I'd like to consdier the zero beat on the direct conversion receiver again.
Suppose that the CW singal is received on 7010KHz. The local oscillator generates 7009KHz. The difference between the received signal and the local sinigal is 1KHz and you can hear it at audio frequency at 1KHz.
The frequency of the local oscillator is increasing to 7010KHz and the difference is getting smaller. The audio frequency is getting lower. When the received signal and the local oscillator is the same, there is no audio singal that is Zero Beat.

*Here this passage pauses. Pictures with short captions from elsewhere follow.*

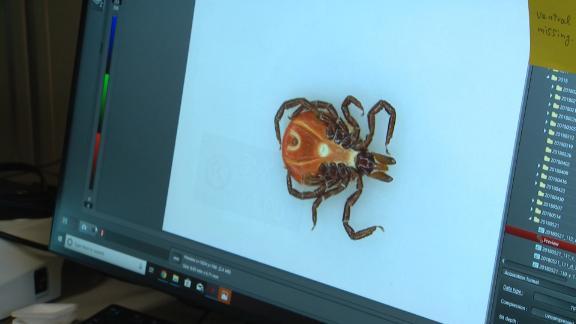 A tick at the University of Massachusetts' TickReport laboratory.
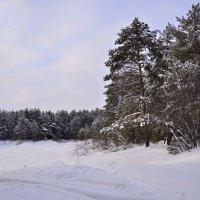 Прогулка на природе :: Viktor Pjankov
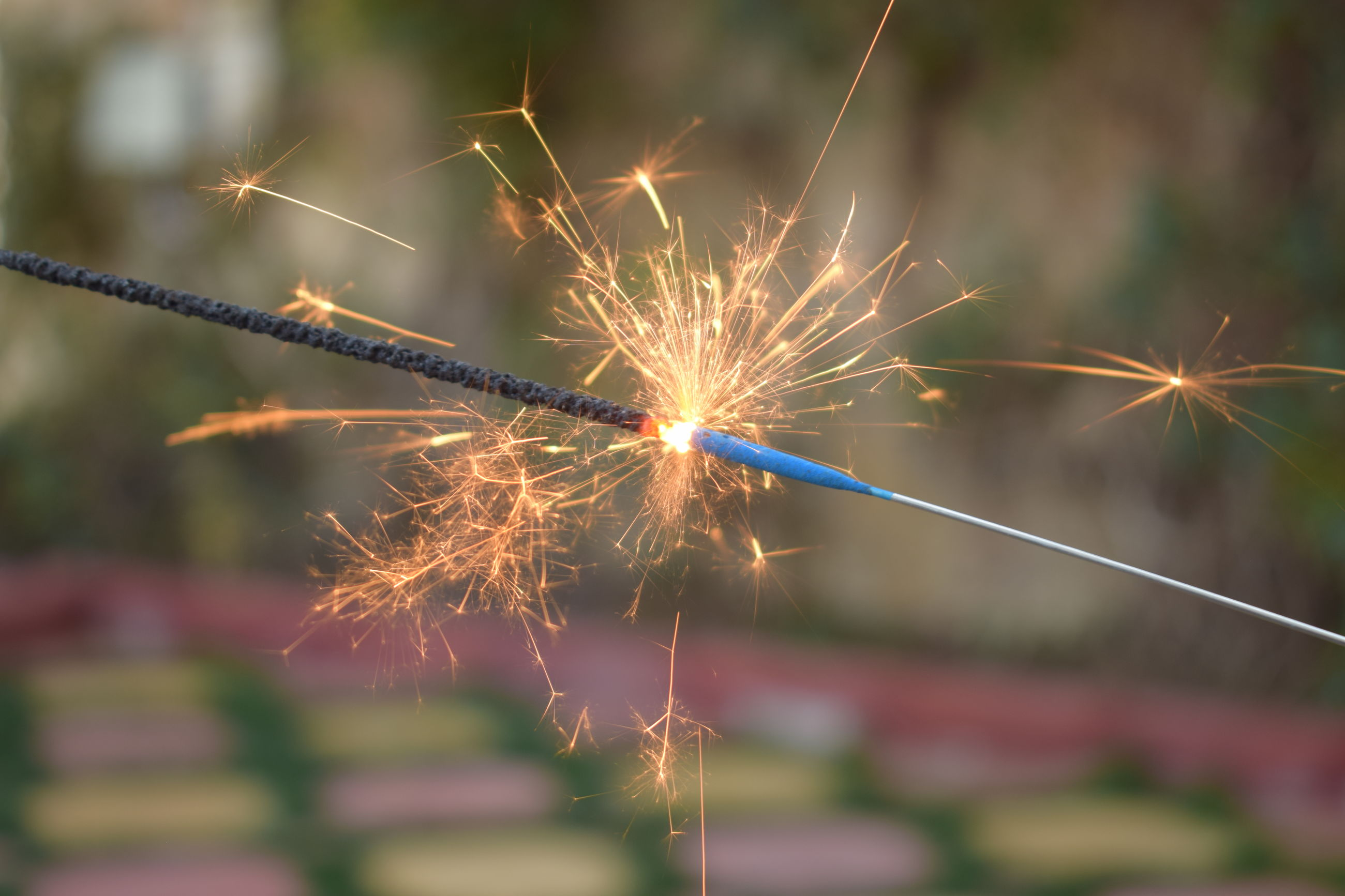 firework - man made object, celebration, focus on foreground, outdoors, no people, firework display, sparkler, plant, close-up, nature, day, sky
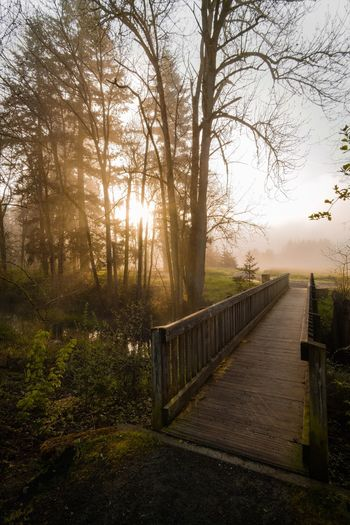 Foggy mornings Tree Railing Tranquil Scene Tranquility Fog Nature Outdoors Bare Tree No People The Way Forward Day Scenics Beauty In Nature Forest Footbridge Grass Sky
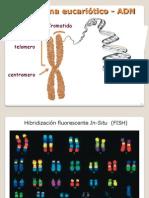 d.celular c.genetico
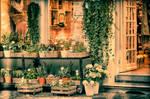On the street - Bruges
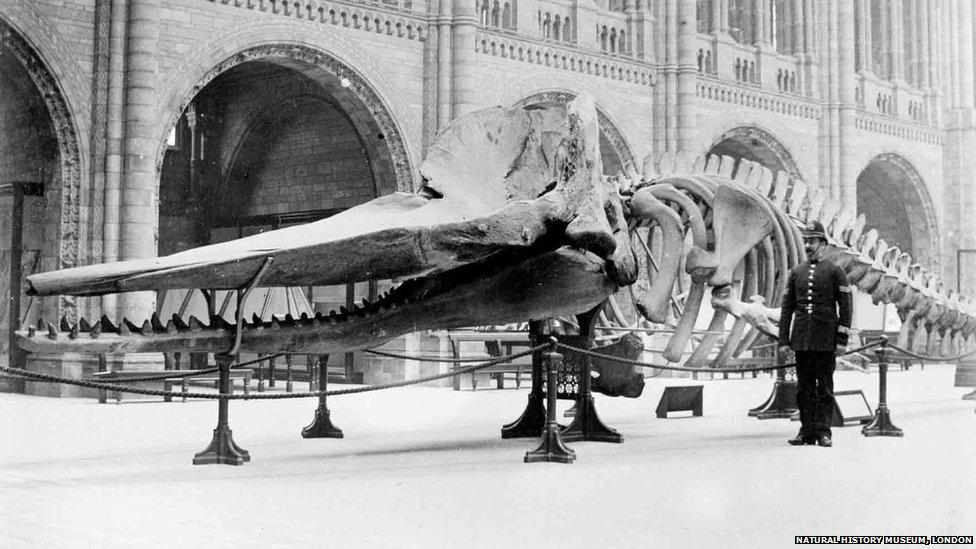 1901 sperm whale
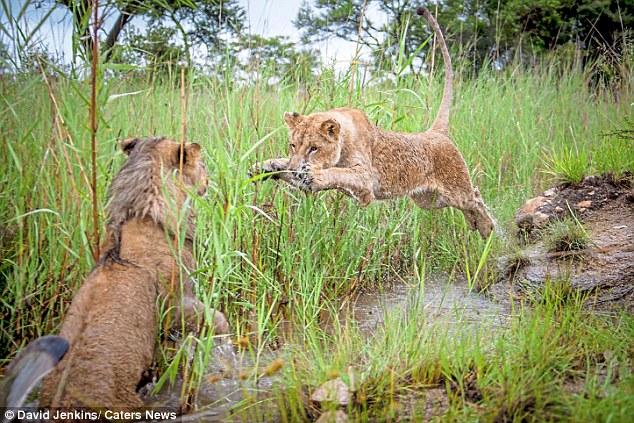 Sư tử cái cùng anh trai quyết chiến tới kiệt sức - 2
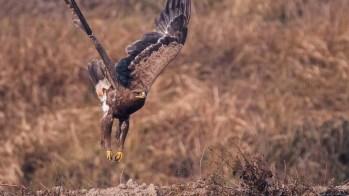 Steppe Eagle at Chobhar Bagmati Kathmandu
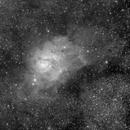 M8 Lagoon Nebula,                                J. Norris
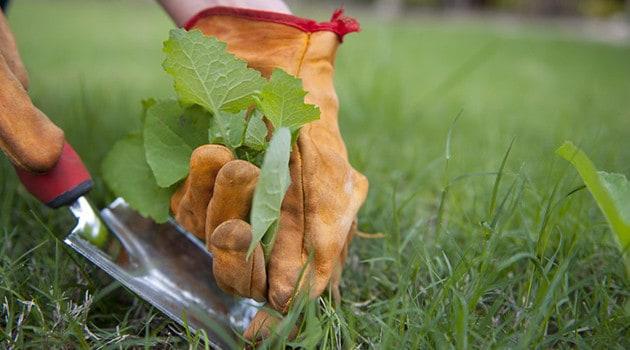 В борьбе с сорняками, помимо использования гербицидов, не пренебрегайте и обычными аграрными методами.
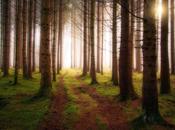 blogosfera deja bosque? resumen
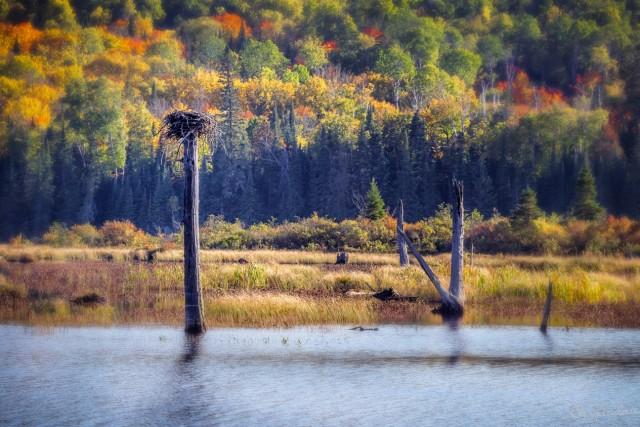Northern Ontario Canada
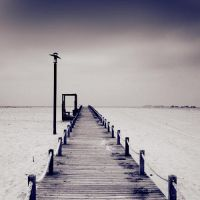 Long Path by Aiae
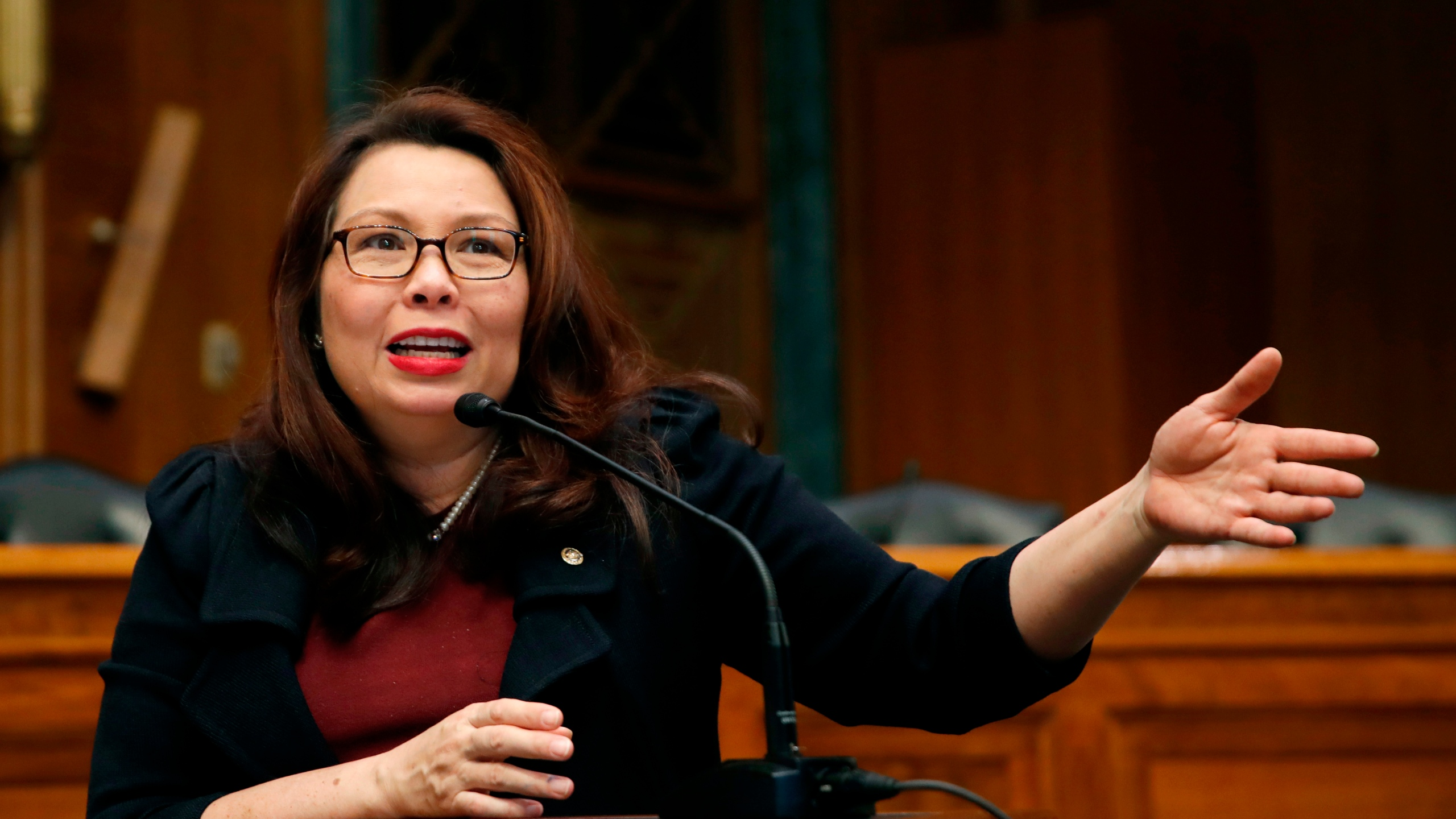 Senate_Duckworth_52487-159532.jpg01952806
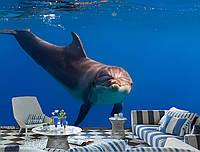 """Фото Обои """"Дельфин в синем море"""", фото 1"""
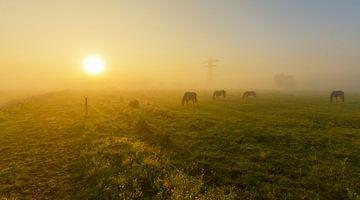 Paarden in mistig landschap von Remco Van Daalen
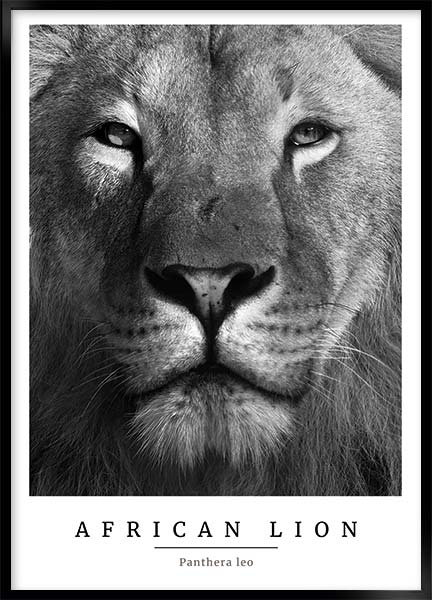 Poster - African lion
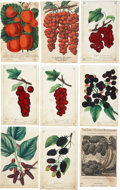 Antiques:Posters & Prints, Lot of Nine Chromolithograph Illustrations of MiscellaneousBerries. About 5.25 x 8.5 inches. From Dewey's Pocket Series, co...(Total: 9 Items)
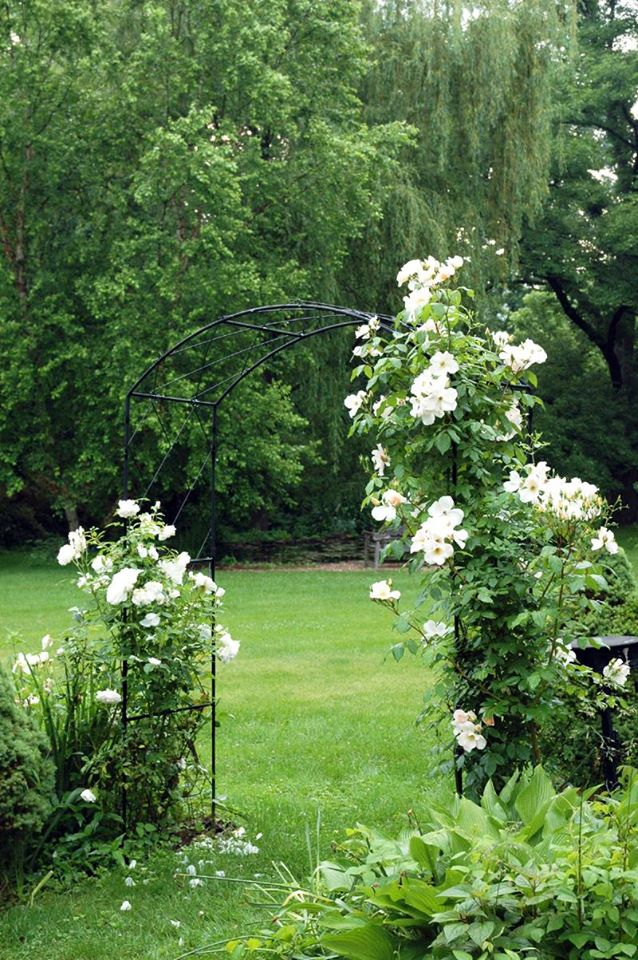 Solid Rod Monet Arch with Lattice - Henderson Garden Supply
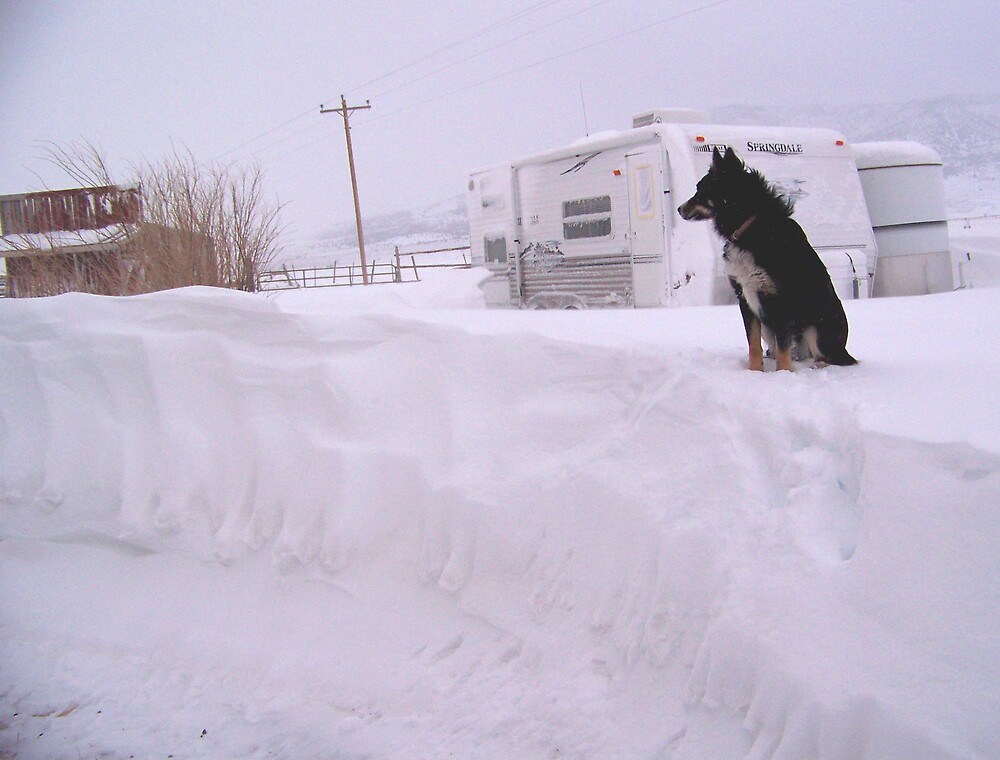 well here in Idaho we got many feet of snow in the last two days by conilouz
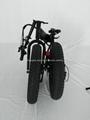 20'' foldable electric fat bike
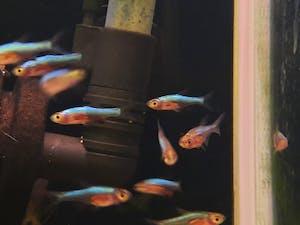 Blue axelrodi 2.5cm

At each side of zero beat, you can hear the audio signal as 1KHz. In this example, you can hear 1KHz audio signals on either 7009KHz or 7010KHz. The receiving characterisitics called "double-sideband effect". It means that you can hear the audio tone for both side of the frequency.
This characteristic can be used to advantage. It gives you a choice of 'two spots' that you can choose for the reception of a CW signal - you can tune your oscillator to above or below the incoming signal and still get a suitable tone for reception of the wanted signal. One spot may have an interference advantage over the other by changing the pitch of an adjacent and unwanted signal whilst keeping the pitch of the wanted signal the same.
If the transmitter frequency is negatively offset (TX frequency is 600-700 Hz below the RX frequency), one needs to tune on the “high side” of zero beat in order to have the transmit frequency fall within the other station's receiver pass band.